Meet-in-the-Middle Key Recovery Attacks on a Single-Key Two-Round Even-Mansour Cipher

Abstract

We propose new key recovery attacks on the two-round single-key n-bit Even-Mansour ciphers (2SEM) that are secure up to 2^2n/3 queries against distinguishing attacks proved by Chen et al. Our attacks are based on the meet-in-the-middle technique which can significantly reduce the data complexity. In particular, we introduce novel matching techniques which enable us to compute one of the two permutations without knowing a part of the key information. Moreover, we present two improvements of the proposed attack: one significantly reduces the data complexity and the other reduces the time complexity. Compared with the previously known attacks, our attack first breaks the birthday barrier on the data complexity although it requires chosen plaintexts. When the block size is 64 bits, our attack reduces the required data from 2⁴⁵ known plaintexts to 2²⁶ chosen plaintexts with keeping the time complexity required by the previous attacks. Furthermore, by increasing the time complexity up to 2⁶², the required data is further reduced to 2⁸, and DT=2⁷⁰, where DT is the product of data and time complexities. We show that our data-optimized attack requires DT=2ⁿ⁺⁶ in general cases.
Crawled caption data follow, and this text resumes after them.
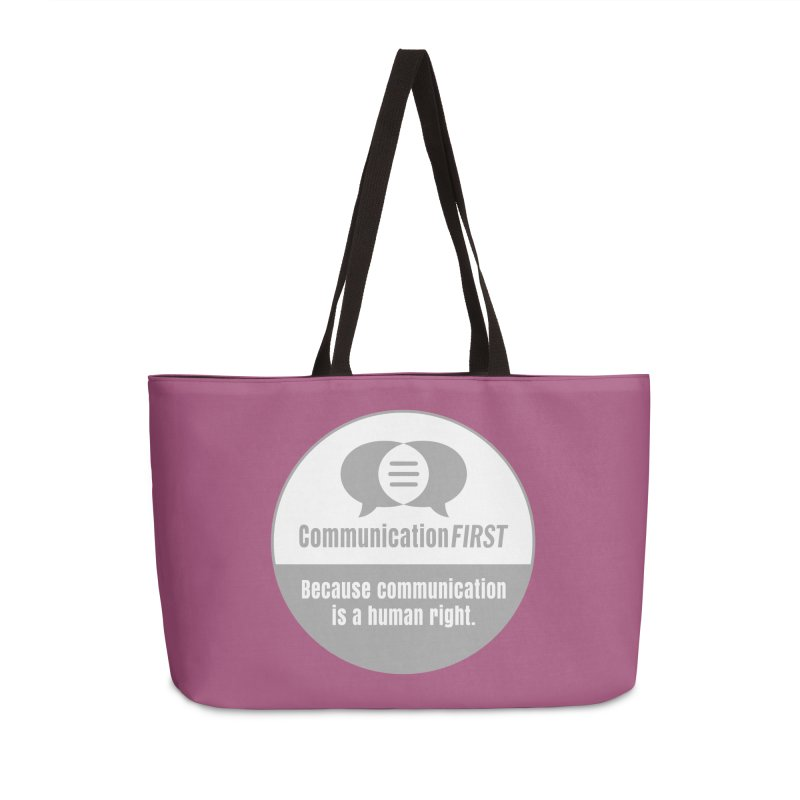 Grey-White Round CommunicationFIRST Logo Accessories Bag by CommunicationFIRST's Artist Shop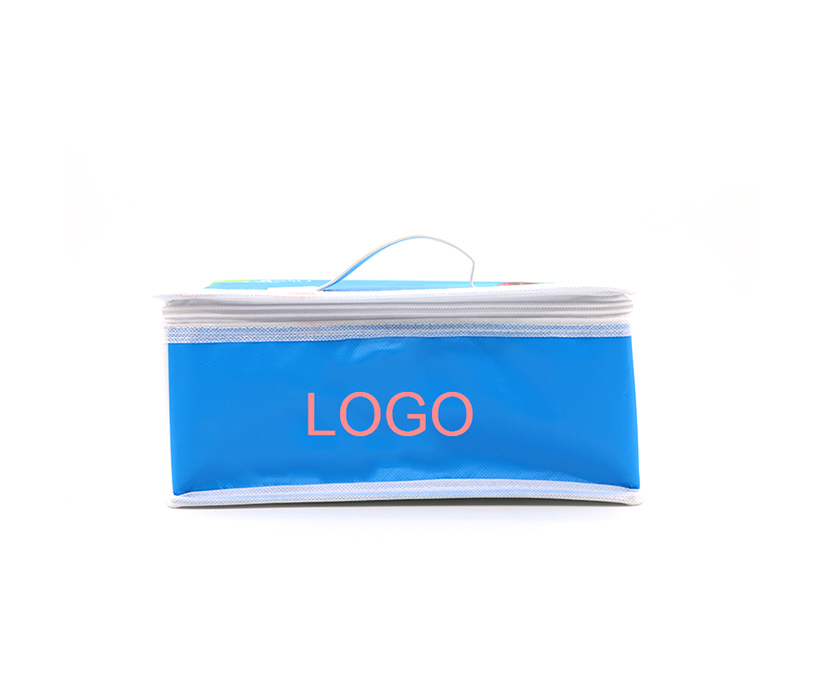 Custom Portable Limated Non-woven Outdoor Picnic Thermal Cooler Tote Lunch Bag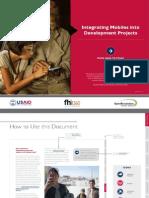 Mobile for Development Handbook_August2014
Since the proved lower bound on DT for the single-key one-round n-bit Even-Mansour ciphers is 2ⁿ, our results imply that adding one round to one-round constructions does not sufficiently improve the security against key recovery attacks. Finally, we propose a time-optimized attacks on 2SEM in which, we aim to minimize the number of the invocations of internal permutations.